A. Partners are taxed on distributions from a partnership.
B. A partnership is a taxpaying entity.
C. Partners are taxed on their allocable share of income whether it is distributed or not.
D. Partners are considered employees of the partnership.

5) Which of the following statements is incorrect?
A. The number of S corporation shareholders is unlimited.
B. S corporations must allocate income and expenses to their shareholders based on their proportionate ownership interest.
C. S corporation income is taxed to shareholders when earned.
D. S corporation losses can offset shareholder income from other sources.

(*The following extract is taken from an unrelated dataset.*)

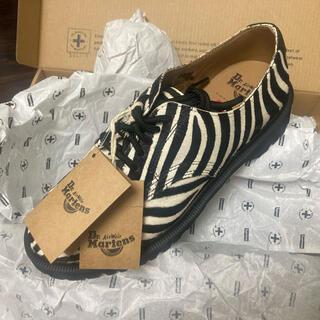 Supreme - SUPREME × DR. MARTENS Zebra US7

6) Which of the following statements is incorrect?
A. Limited partners' liability for partnership debt is limited to their amount of investment.
B. In a general partnership, all partners have unlimited liability for partnership debts.
C. In a limited partnership, all partners participate in managerial decision-making.
D. All of the statements are correct.

7) Three members form an LLC in the current year. Which of the following statements is incorrect?
A. The LLC can elect to have its default classification ignored.
B. The LLC's default classification under the check-the-box rules is as a partnership.
C. The LLC can elect to be taxed as a C corporation with no special tax consequences.
D. If the LLC elects to use its default classification, it can elect to change its status to being taxed as a C corporation beginning with the third tax year after the initial classification.

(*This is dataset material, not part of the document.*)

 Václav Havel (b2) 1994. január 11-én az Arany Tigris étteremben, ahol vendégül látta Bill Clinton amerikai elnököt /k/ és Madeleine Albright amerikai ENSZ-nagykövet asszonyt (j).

8) Identify which of the following statements is false.
A. Under the check-the-box regulations, an LLC that has only two members (owners) must be taxed as a partnership.
B. The check-the-box regulations permit an LLC to be taxed as a C corporation.
C. A business need not be incorporated under state or federal law to be taxed as a corporation.
D. Once an election is made to change its classification, an entity cannot change again for 60 months.

9) Identify which of the following statements is true.
A. The check-the-box regulations permit an LLC to be taxed as a C corporation.
B. Under the check-the-box regulations, an LLC that has only two members (owners) default classification is as a partnership.
C. Once an election is made to change its classification, an entity cannot change again for 60 months.
D. All of the statements are true.

10) For Sec. 351 purposes the term property does not include
A. accounts receivable
B. cash
C. inventory
D. services rendered

11) Identify which of the following statements is true.
A. The exchange of stock for services rendered is not a taxable transaction.
B. The repeal of Sec. 351 would result in more existing businesses being incorporated.
C. Section 351 was enacted to allow taxpayers to incorporate without incurring adverse tax consequences.
D. All are false.

12) Barry, Dan, and Edith together form a new corporation; Barry and Dan each contribute property in exchange for stock. Within 2 weeks after the formation, the corporation issues additional stock to Edith in exchange for property. Barry and Dan each hold 10,000 shares and Edith will receive 9,000 shares. Which transactions will qualify for nonrecognition?
A. Only the second transaction will qualify for nonrecognition.
B. Only the first transaction will qualify for nonrecognition.
C. Because of the step transaction doctrine neither transaction will qualify.
D. Both transactions will qualify under Sec. 351 if they are part of the same plan of incorporation.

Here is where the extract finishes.